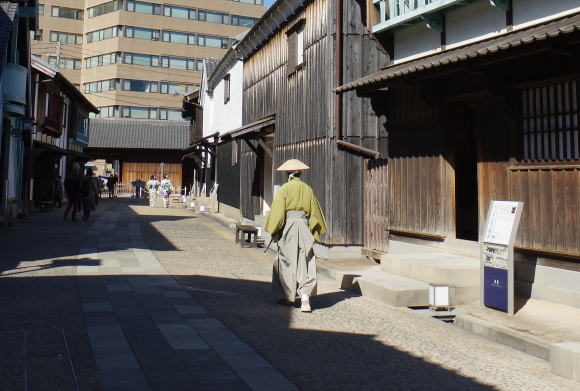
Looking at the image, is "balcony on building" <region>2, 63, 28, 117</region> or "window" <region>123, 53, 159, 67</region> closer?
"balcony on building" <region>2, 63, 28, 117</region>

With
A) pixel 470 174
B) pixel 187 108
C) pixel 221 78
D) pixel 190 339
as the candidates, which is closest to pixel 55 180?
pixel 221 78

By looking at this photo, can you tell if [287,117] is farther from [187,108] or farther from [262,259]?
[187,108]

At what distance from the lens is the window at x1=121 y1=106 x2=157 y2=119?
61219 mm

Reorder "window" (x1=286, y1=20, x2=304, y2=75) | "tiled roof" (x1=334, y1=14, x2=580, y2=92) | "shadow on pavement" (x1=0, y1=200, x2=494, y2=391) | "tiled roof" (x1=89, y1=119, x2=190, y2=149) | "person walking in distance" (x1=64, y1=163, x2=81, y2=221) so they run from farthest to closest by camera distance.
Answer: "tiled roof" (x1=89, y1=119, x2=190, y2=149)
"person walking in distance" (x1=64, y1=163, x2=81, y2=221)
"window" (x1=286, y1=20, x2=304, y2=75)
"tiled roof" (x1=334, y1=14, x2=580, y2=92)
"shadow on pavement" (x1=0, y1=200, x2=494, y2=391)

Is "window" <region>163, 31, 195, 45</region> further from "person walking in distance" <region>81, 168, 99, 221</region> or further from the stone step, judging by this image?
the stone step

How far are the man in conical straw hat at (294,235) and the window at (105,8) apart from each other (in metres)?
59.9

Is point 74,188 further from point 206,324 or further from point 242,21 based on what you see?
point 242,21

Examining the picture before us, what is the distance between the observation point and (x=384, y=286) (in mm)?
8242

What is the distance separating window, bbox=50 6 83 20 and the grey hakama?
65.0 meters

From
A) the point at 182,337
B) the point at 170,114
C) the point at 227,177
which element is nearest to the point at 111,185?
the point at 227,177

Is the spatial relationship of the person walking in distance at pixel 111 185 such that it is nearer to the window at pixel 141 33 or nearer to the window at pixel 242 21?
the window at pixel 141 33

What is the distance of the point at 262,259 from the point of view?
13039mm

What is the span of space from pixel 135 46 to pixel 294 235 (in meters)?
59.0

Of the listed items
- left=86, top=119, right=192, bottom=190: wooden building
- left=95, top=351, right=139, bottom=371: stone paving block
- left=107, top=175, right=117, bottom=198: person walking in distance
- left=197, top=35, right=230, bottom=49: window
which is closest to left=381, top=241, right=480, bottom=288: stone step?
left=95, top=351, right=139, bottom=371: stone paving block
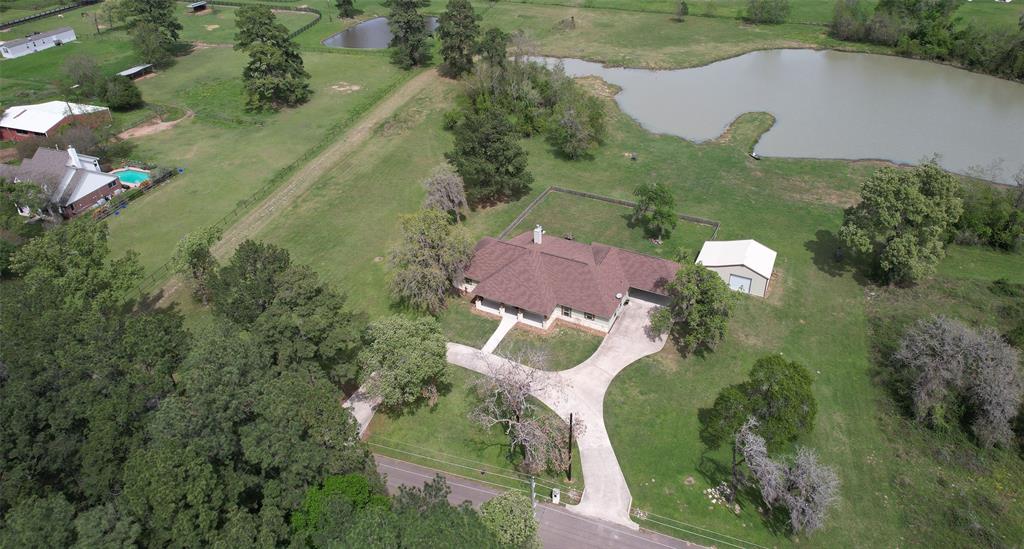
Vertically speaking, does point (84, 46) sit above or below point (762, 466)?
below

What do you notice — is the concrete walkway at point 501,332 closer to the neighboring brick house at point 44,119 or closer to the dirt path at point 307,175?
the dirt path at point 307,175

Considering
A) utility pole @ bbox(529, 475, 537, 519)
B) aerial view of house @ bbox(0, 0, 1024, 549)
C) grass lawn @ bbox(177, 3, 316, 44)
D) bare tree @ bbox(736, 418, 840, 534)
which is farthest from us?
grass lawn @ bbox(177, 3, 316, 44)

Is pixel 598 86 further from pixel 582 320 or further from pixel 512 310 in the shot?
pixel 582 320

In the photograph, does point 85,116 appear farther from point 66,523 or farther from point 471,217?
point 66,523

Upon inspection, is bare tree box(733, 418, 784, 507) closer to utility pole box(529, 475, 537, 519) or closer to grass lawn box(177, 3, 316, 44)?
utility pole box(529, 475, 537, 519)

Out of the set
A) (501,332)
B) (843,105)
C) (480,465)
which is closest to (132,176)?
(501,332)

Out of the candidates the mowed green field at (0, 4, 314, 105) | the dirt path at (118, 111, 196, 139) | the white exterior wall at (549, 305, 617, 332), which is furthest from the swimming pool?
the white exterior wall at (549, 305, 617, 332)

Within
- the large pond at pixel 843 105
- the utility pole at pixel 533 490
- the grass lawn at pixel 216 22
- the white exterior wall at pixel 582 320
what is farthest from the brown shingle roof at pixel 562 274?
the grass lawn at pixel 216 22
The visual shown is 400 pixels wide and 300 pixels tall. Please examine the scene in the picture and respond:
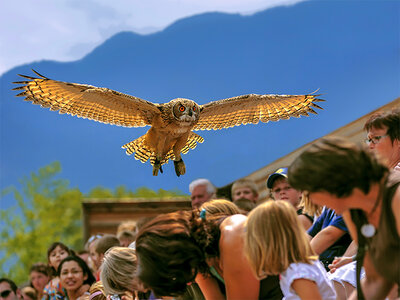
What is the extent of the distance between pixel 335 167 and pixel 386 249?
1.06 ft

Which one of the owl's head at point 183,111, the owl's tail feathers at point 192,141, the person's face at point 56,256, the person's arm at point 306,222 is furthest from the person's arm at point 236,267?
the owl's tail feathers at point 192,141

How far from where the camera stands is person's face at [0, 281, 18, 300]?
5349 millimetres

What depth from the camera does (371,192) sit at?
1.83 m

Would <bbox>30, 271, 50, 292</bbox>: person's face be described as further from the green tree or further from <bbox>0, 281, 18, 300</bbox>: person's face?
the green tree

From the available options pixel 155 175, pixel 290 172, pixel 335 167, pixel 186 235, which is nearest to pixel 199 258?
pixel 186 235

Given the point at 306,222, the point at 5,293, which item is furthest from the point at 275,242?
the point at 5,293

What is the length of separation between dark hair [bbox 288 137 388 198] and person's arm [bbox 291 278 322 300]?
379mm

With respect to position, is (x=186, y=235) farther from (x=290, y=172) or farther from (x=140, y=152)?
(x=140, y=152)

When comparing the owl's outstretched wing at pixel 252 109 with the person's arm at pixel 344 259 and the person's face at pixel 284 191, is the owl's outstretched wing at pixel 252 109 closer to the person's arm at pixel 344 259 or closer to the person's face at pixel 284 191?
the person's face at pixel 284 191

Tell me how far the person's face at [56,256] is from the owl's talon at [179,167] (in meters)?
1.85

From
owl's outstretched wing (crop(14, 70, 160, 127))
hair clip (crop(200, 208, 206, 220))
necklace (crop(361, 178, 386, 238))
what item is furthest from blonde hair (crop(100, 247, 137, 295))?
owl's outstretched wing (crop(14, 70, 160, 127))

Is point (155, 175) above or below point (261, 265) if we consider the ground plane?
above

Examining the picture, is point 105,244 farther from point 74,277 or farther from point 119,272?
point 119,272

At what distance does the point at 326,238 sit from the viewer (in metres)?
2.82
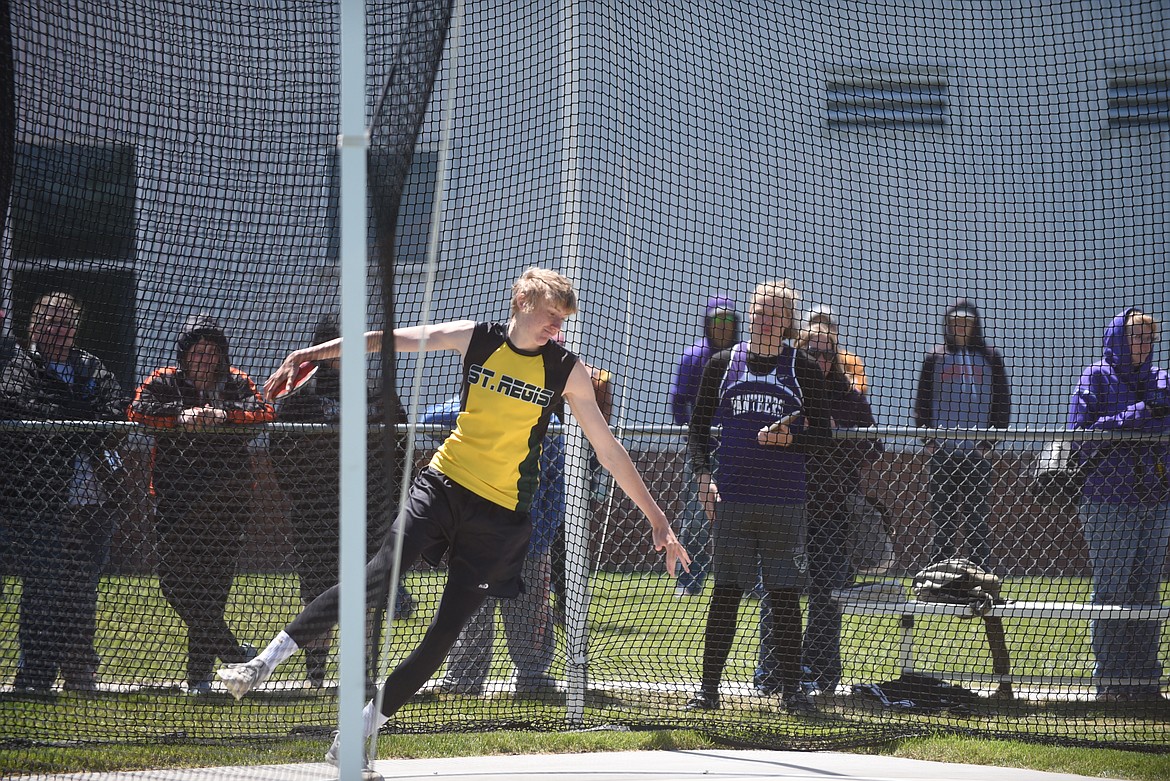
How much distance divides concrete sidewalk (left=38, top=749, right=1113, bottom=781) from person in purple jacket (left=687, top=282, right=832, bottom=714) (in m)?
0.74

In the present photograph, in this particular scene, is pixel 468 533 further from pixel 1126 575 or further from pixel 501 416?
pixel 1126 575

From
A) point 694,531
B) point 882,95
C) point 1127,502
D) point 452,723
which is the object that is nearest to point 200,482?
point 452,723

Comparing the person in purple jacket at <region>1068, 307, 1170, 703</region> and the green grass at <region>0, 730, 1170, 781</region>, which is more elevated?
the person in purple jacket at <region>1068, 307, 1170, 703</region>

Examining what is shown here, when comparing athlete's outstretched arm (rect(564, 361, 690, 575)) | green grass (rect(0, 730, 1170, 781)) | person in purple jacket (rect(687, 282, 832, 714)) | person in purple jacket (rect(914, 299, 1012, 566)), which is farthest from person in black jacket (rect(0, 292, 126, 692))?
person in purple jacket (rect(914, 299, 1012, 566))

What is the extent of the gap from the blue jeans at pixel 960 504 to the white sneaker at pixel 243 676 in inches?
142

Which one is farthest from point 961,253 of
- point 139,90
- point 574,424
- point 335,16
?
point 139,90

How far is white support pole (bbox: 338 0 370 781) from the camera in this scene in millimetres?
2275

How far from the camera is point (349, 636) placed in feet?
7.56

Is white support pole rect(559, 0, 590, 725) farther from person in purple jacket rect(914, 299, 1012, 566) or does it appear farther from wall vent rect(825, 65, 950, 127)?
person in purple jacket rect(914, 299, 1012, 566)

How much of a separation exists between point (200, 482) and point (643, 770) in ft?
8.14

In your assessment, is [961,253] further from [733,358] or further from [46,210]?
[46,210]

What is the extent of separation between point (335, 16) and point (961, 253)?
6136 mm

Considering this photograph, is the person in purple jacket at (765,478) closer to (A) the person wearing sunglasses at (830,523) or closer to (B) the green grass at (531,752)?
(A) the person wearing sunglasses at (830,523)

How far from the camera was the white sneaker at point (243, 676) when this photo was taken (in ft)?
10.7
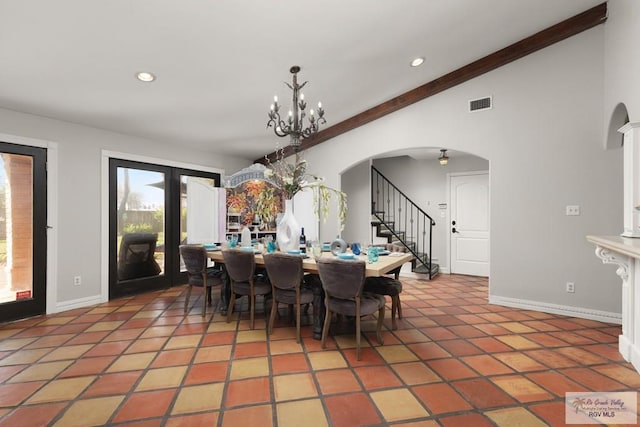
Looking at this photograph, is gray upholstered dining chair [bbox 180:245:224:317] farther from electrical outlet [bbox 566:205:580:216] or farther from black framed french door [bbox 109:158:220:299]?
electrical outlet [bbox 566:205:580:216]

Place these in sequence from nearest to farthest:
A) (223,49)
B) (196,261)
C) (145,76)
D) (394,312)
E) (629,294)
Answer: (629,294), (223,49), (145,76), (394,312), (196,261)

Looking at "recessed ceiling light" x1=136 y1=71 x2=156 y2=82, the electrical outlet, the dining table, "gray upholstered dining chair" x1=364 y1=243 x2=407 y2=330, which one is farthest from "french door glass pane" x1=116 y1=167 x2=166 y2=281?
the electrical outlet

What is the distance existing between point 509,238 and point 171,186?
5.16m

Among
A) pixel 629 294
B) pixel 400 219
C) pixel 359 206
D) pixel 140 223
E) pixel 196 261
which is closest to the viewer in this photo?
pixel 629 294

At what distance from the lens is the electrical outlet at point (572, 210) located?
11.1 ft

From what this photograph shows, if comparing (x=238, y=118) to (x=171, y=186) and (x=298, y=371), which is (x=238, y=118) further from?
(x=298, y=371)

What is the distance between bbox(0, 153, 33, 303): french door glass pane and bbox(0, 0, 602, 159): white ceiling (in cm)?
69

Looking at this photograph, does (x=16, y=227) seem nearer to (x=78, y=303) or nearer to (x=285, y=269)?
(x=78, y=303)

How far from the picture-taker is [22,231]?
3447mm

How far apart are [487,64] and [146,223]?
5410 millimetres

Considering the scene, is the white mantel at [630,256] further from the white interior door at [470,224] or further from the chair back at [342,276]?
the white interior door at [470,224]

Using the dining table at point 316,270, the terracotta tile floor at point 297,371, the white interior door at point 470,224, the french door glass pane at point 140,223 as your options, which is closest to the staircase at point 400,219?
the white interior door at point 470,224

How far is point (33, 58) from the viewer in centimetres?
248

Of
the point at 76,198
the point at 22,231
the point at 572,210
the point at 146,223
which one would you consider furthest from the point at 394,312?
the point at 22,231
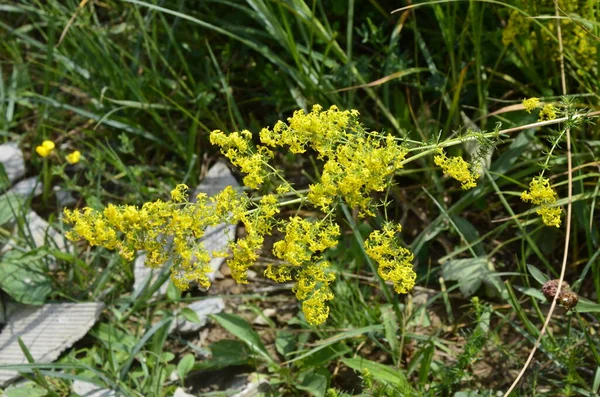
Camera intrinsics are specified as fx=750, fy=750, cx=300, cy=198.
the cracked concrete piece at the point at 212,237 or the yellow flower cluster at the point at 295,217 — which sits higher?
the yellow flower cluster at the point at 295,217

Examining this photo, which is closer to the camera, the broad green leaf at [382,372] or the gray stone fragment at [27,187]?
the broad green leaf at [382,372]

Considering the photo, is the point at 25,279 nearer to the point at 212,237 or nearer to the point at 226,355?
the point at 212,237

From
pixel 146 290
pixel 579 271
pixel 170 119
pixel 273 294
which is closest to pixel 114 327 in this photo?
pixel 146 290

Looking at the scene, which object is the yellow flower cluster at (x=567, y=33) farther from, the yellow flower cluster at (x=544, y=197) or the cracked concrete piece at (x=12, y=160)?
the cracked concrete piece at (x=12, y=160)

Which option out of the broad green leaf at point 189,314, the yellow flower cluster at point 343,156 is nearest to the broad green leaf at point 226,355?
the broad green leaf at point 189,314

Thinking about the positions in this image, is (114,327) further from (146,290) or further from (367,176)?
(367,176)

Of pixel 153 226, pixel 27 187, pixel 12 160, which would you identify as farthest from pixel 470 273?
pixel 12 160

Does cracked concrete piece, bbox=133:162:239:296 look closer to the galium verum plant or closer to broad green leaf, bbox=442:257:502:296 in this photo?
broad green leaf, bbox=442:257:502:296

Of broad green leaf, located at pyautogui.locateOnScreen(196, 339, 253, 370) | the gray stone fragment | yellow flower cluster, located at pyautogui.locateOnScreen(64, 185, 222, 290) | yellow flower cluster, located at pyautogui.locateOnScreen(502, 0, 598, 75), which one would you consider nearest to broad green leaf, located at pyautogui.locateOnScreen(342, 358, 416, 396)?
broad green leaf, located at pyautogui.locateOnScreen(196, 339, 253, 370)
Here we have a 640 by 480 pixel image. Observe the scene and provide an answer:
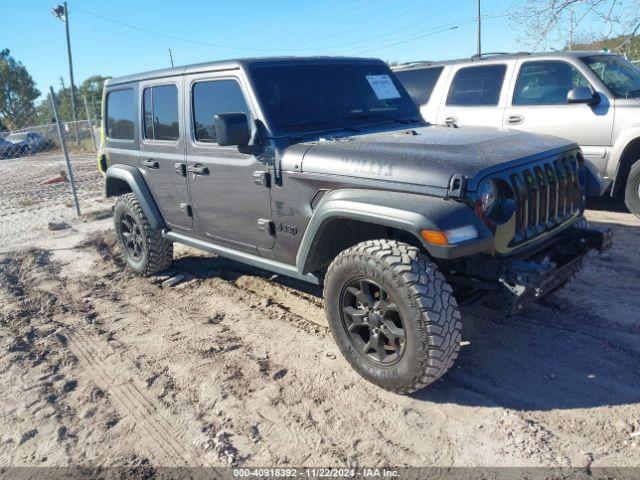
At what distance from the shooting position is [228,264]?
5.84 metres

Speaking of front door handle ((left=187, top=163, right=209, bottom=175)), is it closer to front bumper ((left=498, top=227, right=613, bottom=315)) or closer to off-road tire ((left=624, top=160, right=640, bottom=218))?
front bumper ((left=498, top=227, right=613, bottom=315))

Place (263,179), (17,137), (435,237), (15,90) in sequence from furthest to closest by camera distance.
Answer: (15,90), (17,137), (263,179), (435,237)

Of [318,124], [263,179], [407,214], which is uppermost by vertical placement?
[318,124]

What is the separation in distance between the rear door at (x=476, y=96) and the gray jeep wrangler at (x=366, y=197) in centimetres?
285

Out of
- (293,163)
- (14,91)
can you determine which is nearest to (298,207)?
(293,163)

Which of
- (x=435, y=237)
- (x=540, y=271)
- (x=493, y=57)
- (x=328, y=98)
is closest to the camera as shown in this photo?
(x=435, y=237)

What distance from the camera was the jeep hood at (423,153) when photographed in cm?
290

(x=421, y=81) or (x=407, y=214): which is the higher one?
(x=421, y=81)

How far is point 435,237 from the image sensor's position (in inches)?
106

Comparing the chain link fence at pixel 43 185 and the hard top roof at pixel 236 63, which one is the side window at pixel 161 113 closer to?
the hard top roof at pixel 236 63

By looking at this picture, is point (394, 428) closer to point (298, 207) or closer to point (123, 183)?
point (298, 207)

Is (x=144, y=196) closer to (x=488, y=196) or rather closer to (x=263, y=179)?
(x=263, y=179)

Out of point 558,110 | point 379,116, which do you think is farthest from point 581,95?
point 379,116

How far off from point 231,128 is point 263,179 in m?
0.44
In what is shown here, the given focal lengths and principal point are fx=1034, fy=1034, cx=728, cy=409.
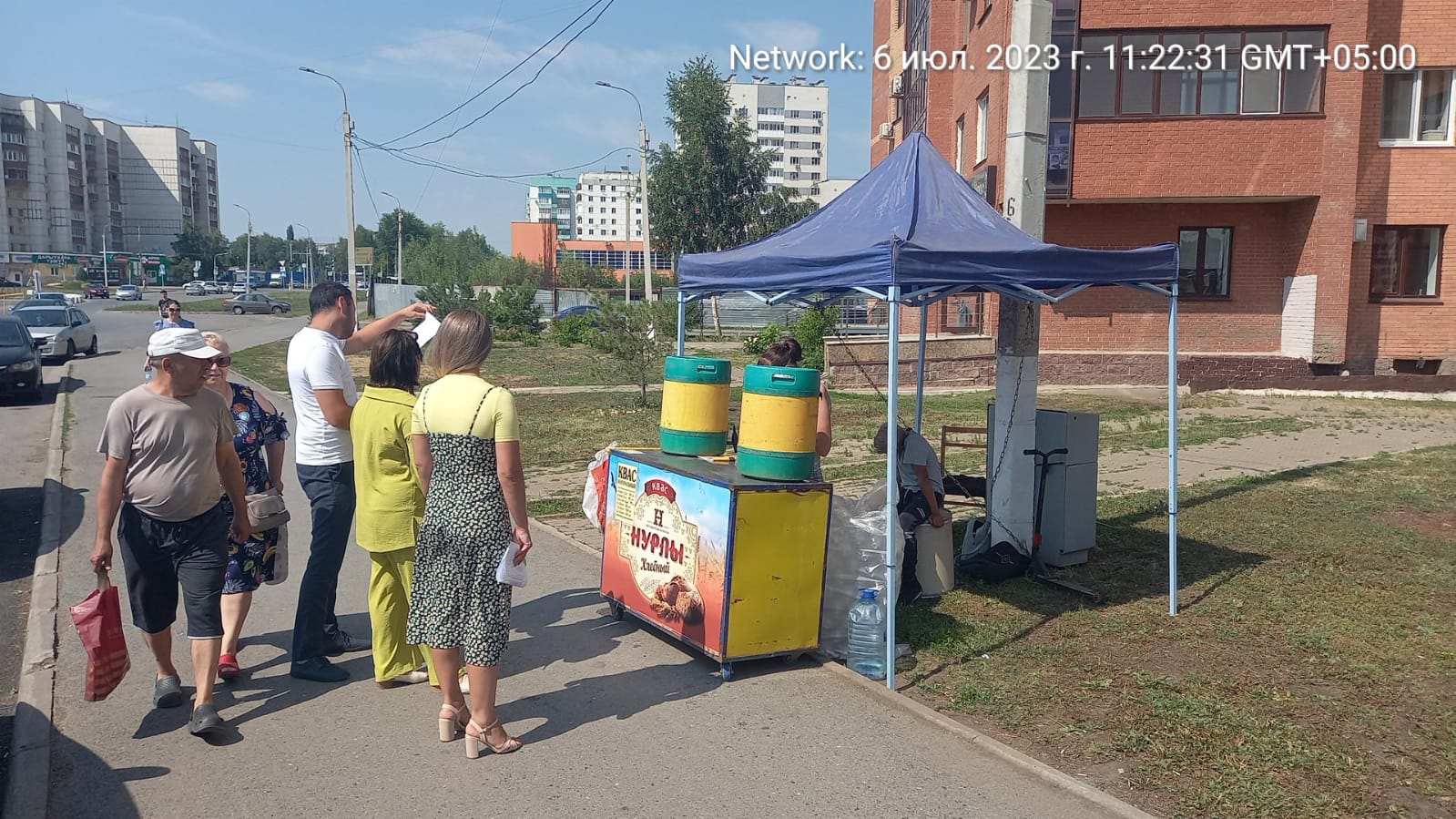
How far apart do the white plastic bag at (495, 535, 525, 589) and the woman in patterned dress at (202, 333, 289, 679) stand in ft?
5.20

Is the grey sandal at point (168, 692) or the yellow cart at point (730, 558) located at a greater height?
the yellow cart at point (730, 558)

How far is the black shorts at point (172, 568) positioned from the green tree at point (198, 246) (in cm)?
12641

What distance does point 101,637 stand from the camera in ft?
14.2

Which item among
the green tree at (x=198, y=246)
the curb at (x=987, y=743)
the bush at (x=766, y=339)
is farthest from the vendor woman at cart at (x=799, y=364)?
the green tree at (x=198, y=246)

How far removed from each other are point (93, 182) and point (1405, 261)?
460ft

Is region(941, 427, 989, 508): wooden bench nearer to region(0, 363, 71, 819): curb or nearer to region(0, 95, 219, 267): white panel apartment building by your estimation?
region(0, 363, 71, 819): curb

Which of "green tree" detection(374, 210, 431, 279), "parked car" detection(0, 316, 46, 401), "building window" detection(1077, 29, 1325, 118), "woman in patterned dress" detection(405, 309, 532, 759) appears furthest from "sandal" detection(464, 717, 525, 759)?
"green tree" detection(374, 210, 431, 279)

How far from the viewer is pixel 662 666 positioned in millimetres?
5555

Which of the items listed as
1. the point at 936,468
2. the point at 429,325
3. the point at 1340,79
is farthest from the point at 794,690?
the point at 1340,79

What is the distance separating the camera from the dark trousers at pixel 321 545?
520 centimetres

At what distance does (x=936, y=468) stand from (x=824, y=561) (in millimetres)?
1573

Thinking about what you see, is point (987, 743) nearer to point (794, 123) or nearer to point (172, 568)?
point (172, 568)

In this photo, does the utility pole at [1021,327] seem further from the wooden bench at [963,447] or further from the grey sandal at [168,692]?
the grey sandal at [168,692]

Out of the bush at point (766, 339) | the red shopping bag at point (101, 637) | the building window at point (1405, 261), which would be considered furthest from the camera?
================================
- _Your goal_
Please copy out the lines of the listing above, from the line containing "Looking at this photograph, is" through the line containing "Answer: (629,294), (223,49), (145,76), (394,312), (196,261)", inclusive, without any changes.

- _Exercise output_
Looking at this photograph, is gray upholstered dining chair [bbox 180:245:224:317] farther from electrical outlet [bbox 566:205:580:216] or farther from black framed french door [bbox 109:158:220:299]?
electrical outlet [bbox 566:205:580:216]

Place these in sequence from nearest to farthest:
A) (223,49)
B) (196,261)
C) (145,76)
D) (394,312)
E) (629,294)
Answer: (629,294), (223,49), (145,76), (394,312), (196,261)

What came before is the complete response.